Monday, July 25, 2011

Jasper Maskelyne, War Magician?

Happy Monday! I've written about old Jasper before, because he fascinates me.

Who, you ask, is Jasper Maskelyne?

Jasper Maskelyne
 He was one of an established family of stage magicians, the son of Nevil Maskelyne and a grandson of John Nevil Maskelyne. He could also trace his ancestry to the royal astronomer Nevil Maskelyne. He is most remembered, however, for the accounts of his work for British military intelligence during the Second World War, creating large-scale ruses, deception, and camouflage. Very little verifiable evidence of Maskelyne's work during this period is documented, leading some researchers to believe that Maskelyne's claims are exaggerated or fabricated.

An inflatable dummy tank, modeled after the M4 Sherman

 I read "The War Magician" book by David Fisher some years ago when there was a rumor that Tom Cruz would play the part as the lead in the movie, which never came to be. That's too bad because truth of fiction, this is a great story that would make for a great movie.

"colorized" photo of T.L. Lawrence

I haven't been as fascinated by a character since TL Lawrence, of "Lawrence of Arabia" fame (read sometime his, "Seven Pillars of Wisdom" book).

The Maskelyne's  were a family of magicians. Jasper, his Father and Grandfather before him, were Britain's greatest stage magicians and all worked against the Crown's enemies in three separate wars.

Jasper did such things as build fake soldiers and war machines for the German's to gather intelligence upon, attack or bomb, leading them to waste time and resources in useless efforts.

According to, in his memoirs, Indigo Days, Julian Trevelyan paints a more mundane picture of Maskelyne’s abilities: “The course included others who had espoused camouflage for one reason or another. Jasper Maskelyne’s connection with it was obvious, since disappearing was his profession and he was called in when anyone wished anything to become invisible.
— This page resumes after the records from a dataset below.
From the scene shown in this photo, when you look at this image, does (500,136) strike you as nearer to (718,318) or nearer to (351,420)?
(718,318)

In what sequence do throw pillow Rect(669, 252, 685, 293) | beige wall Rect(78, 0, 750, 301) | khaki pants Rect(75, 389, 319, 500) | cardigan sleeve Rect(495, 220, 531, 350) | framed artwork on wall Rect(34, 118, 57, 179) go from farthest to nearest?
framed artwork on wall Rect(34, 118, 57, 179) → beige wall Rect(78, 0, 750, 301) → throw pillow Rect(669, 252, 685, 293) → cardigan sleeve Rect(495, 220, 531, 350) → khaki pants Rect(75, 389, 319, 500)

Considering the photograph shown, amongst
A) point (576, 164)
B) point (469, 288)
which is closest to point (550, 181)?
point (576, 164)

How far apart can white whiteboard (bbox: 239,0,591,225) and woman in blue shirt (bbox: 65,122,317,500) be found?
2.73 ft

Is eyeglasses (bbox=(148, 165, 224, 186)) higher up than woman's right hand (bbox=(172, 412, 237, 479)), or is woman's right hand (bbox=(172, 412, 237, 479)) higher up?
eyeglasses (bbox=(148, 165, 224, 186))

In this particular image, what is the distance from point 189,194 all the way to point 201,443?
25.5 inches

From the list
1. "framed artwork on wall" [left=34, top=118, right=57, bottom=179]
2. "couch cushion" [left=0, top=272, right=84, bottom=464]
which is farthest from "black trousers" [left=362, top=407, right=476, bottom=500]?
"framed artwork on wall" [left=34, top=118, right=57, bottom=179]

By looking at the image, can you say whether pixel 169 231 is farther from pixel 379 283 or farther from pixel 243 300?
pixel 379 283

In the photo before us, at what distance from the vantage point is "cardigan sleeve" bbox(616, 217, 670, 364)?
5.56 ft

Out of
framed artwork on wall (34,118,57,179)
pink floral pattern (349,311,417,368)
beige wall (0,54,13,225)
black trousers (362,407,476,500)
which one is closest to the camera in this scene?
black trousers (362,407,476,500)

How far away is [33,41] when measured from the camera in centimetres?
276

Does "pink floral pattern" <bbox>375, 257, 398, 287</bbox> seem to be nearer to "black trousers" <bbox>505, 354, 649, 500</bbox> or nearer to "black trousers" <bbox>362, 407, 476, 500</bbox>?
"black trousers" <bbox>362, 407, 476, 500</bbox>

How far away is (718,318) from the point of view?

He entertained us with his tricks in the evenings, and tried, rather unsuccessfully, to apply his techniques to the disguise of the concrete pill-boxes that were then appearing everywhere overnight. He was at once innocent and urbane, and he ended up as an Entertainments officer in the Middle East.”

Maskelyne saw things differently. What the truth is we may never know unless someone can examine the British Army's records and find exactly what he did do.

Still, it makes for a Hell of a story.